#### PROBLEM
Give back exactly the lines that run from the line containing "Is the point at 7,20" through the end of the listing below. Leave out every other line.

#### DATA IN THIS EXERCISE
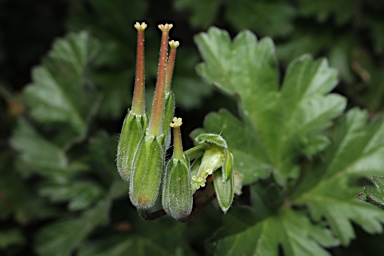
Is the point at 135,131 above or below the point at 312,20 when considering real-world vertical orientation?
below

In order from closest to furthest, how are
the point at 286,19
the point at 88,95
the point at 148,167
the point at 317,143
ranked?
the point at 148,167
the point at 317,143
the point at 88,95
the point at 286,19

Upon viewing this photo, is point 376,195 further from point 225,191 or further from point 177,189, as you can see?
point 177,189

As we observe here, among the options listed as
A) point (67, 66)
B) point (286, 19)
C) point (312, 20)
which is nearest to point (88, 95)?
point (67, 66)

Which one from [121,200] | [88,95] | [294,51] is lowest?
[121,200]

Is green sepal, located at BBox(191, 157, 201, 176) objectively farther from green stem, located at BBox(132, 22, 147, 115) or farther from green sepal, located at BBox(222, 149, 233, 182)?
green stem, located at BBox(132, 22, 147, 115)

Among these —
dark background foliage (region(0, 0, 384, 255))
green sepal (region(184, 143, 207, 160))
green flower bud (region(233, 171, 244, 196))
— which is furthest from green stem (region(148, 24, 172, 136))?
dark background foliage (region(0, 0, 384, 255))

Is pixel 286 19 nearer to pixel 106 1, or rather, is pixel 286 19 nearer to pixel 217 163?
pixel 106 1
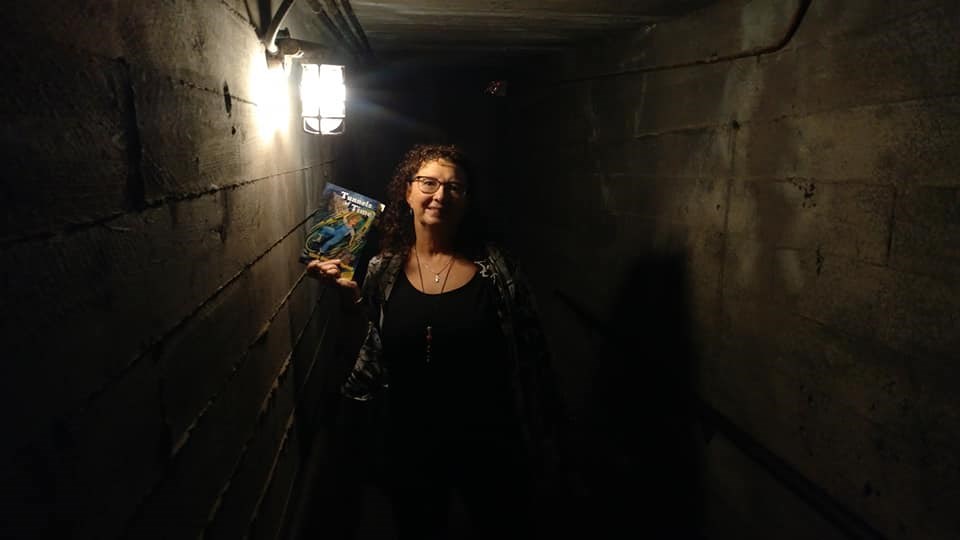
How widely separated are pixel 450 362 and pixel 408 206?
1124mm

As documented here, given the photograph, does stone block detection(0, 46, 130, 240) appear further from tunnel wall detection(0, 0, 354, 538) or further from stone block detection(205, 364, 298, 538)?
stone block detection(205, 364, 298, 538)

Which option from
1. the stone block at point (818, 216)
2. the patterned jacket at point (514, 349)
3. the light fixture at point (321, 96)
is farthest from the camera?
the light fixture at point (321, 96)

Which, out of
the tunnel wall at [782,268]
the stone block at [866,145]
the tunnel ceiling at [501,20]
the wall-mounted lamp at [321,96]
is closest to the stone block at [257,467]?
the wall-mounted lamp at [321,96]

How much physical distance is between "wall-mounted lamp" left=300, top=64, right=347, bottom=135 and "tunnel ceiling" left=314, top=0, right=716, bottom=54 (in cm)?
59

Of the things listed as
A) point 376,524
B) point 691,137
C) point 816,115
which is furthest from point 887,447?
point 376,524

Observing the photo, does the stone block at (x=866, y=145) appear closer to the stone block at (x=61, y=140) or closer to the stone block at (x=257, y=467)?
the stone block at (x=61, y=140)

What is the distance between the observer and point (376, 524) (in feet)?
13.0

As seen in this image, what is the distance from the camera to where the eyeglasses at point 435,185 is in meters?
2.95

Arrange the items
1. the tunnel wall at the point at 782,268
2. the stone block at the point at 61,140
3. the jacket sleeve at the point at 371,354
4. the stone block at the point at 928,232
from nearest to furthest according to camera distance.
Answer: the stone block at the point at 61,140
the stone block at the point at 928,232
the tunnel wall at the point at 782,268
the jacket sleeve at the point at 371,354

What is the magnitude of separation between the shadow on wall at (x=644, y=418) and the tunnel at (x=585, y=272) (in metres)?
0.02

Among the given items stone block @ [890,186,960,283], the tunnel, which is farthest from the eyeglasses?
stone block @ [890,186,960,283]

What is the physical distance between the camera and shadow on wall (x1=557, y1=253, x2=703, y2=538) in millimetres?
3814

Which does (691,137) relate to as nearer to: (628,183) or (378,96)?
(628,183)

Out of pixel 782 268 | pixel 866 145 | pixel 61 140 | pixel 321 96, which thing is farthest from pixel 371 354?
pixel 866 145
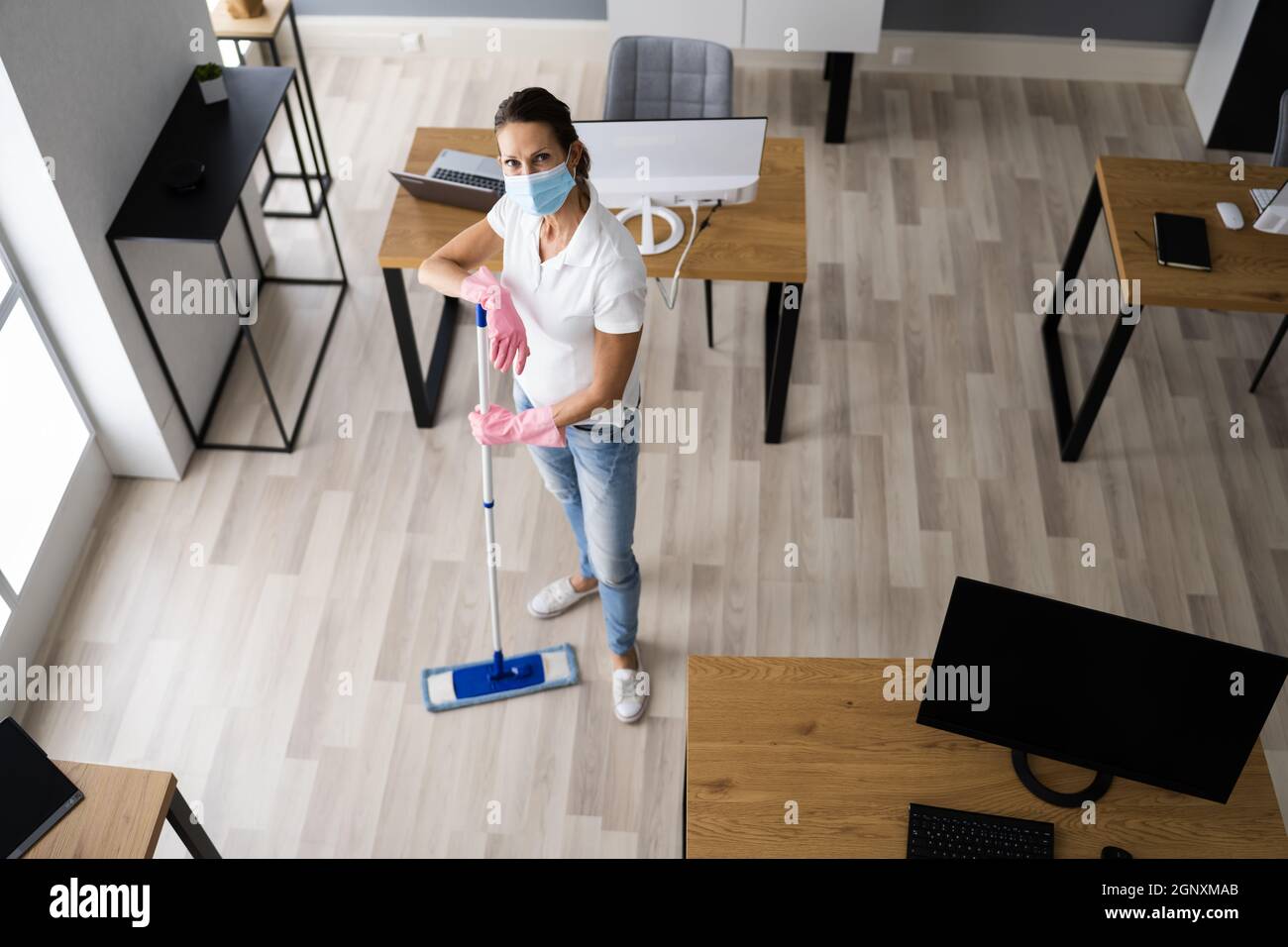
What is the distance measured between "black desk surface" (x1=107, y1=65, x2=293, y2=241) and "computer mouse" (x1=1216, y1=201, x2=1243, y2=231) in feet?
10.4

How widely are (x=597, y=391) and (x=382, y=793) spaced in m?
1.46

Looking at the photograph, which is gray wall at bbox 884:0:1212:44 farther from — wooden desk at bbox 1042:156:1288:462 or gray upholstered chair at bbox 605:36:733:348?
gray upholstered chair at bbox 605:36:733:348

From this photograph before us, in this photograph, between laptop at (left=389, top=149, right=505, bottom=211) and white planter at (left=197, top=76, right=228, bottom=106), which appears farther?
white planter at (left=197, top=76, right=228, bottom=106)

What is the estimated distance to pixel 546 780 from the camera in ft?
10.4

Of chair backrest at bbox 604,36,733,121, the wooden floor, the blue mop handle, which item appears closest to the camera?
the blue mop handle

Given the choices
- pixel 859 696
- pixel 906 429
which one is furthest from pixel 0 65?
pixel 906 429

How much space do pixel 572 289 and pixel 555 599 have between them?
1416mm

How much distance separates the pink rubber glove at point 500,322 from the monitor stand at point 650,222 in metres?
1.05

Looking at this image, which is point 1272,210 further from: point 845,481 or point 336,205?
point 336,205

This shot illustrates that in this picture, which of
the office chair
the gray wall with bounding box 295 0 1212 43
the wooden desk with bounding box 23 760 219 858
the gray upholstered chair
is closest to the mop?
the wooden desk with bounding box 23 760 219 858

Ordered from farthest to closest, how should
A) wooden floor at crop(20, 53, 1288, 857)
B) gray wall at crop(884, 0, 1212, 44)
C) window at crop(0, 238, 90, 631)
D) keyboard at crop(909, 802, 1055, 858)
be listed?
gray wall at crop(884, 0, 1212, 44)
window at crop(0, 238, 90, 631)
wooden floor at crop(20, 53, 1288, 857)
keyboard at crop(909, 802, 1055, 858)

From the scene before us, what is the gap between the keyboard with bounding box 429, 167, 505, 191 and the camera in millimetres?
3596

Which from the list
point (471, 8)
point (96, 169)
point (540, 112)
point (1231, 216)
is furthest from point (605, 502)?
point (471, 8)

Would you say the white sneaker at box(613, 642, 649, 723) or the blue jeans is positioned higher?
the blue jeans
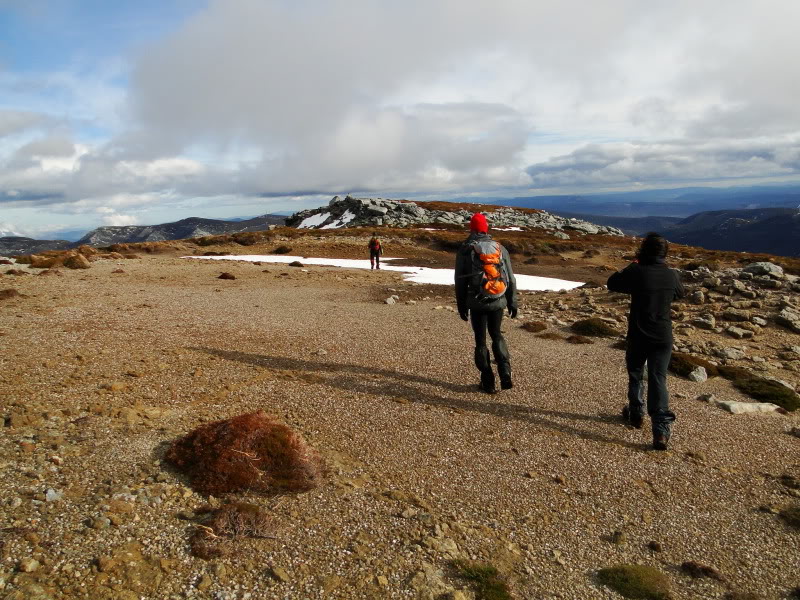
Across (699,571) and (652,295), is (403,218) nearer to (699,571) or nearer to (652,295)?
(652,295)

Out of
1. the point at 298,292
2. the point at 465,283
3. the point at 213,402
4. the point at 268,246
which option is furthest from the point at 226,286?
the point at 268,246

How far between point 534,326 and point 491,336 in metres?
7.23

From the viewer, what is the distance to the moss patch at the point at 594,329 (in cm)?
1461

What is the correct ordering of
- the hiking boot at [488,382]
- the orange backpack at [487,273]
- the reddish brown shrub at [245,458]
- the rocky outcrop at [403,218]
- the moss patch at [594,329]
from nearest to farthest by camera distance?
the reddish brown shrub at [245,458] < the orange backpack at [487,273] < the hiking boot at [488,382] < the moss patch at [594,329] < the rocky outcrop at [403,218]

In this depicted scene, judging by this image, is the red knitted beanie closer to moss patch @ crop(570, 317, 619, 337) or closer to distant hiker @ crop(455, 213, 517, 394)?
distant hiker @ crop(455, 213, 517, 394)

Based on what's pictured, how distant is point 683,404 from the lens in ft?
30.6

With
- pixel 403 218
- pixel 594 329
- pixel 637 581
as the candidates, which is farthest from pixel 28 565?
pixel 403 218

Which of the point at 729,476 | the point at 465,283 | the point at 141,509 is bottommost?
the point at 729,476

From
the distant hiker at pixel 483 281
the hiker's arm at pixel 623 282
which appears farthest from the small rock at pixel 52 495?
the hiker's arm at pixel 623 282

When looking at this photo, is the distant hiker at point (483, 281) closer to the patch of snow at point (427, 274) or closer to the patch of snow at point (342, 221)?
the patch of snow at point (427, 274)

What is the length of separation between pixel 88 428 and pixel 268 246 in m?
43.2

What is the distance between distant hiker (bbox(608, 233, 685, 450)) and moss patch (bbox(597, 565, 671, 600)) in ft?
9.79

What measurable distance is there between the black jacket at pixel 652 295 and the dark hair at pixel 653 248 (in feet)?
0.32

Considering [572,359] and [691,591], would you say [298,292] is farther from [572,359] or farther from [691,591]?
[691,591]
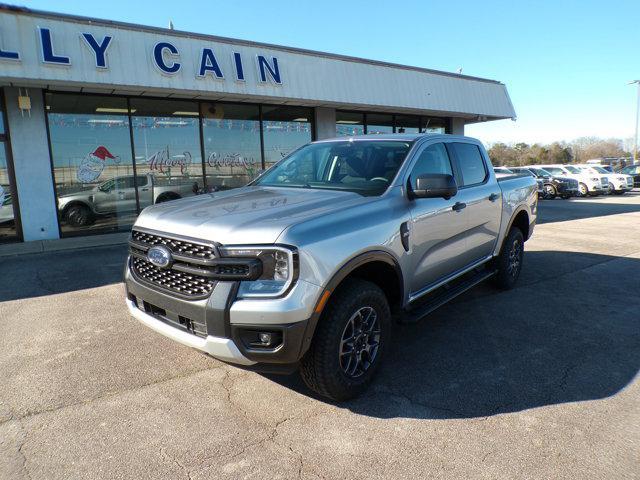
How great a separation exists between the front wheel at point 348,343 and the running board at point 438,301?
391mm

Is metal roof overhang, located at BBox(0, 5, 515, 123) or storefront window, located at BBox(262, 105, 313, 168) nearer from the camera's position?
metal roof overhang, located at BBox(0, 5, 515, 123)

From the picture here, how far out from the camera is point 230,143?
43.0 ft

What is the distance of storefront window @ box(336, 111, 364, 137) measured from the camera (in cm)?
1527

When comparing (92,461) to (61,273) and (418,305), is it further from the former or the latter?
(61,273)

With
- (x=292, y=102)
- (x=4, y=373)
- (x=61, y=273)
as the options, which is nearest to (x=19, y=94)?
(x=61, y=273)

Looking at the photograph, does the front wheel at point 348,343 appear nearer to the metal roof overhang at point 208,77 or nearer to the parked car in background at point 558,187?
the metal roof overhang at point 208,77

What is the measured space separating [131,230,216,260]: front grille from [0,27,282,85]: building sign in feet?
24.3

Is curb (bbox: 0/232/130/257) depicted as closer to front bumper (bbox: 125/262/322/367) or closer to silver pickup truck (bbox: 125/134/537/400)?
silver pickup truck (bbox: 125/134/537/400)

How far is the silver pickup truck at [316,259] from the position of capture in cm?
264

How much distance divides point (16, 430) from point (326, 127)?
509 inches

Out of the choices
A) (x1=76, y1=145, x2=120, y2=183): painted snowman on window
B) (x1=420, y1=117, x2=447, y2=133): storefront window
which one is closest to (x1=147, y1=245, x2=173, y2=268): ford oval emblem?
(x1=76, y1=145, x2=120, y2=183): painted snowman on window

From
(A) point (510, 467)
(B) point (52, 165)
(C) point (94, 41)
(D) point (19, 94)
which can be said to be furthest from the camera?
(B) point (52, 165)

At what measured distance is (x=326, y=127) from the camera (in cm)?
1466

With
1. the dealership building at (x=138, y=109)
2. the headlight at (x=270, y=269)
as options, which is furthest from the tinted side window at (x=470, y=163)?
the dealership building at (x=138, y=109)
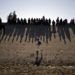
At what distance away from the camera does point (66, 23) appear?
79750 millimetres

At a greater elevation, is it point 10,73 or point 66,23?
point 66,23

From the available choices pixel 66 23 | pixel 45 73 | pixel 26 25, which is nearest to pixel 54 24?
pixel 66 23

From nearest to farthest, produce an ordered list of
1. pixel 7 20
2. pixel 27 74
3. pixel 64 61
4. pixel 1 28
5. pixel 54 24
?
pixel 27 74, pixel 64 61, pixel 1 28, pixel 54 24, pixel 7 20

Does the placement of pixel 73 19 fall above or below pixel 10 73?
above

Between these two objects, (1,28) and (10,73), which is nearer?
(10,73)

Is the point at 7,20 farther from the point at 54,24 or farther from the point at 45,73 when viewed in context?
the point at 45,73

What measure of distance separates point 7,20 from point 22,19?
400 inches

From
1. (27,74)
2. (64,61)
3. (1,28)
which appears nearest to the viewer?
(27,74)

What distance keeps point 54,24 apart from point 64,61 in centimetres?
5156

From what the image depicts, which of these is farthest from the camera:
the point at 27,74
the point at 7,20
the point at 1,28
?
the point at 7,20

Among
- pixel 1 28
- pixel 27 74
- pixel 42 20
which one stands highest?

#### SOLUTION TO THE EXERCISE
Is the point at 7,20 farther from the point at 54,24 or farther from the point at 45,73 when viewed in context?
the point at 45,73

What measure of distance separates point 7,20 from point 22,19?
400 inches

From
1. (27,74)
2. (64,61)
3. (1,28)
which appears nearest to the viewer?
(27,74)

What distance keeps point 54,24 apart from point 64,61 in centimetres?
5156

From what the image depicts, which of these is farthest from the camera:
the point at 27,74
the point at 7,20
the point at 1,28
?
the point at 7,20

Among
- pixel 1 28
- pixel 27 74
- pixel 42 20
which one stands highest?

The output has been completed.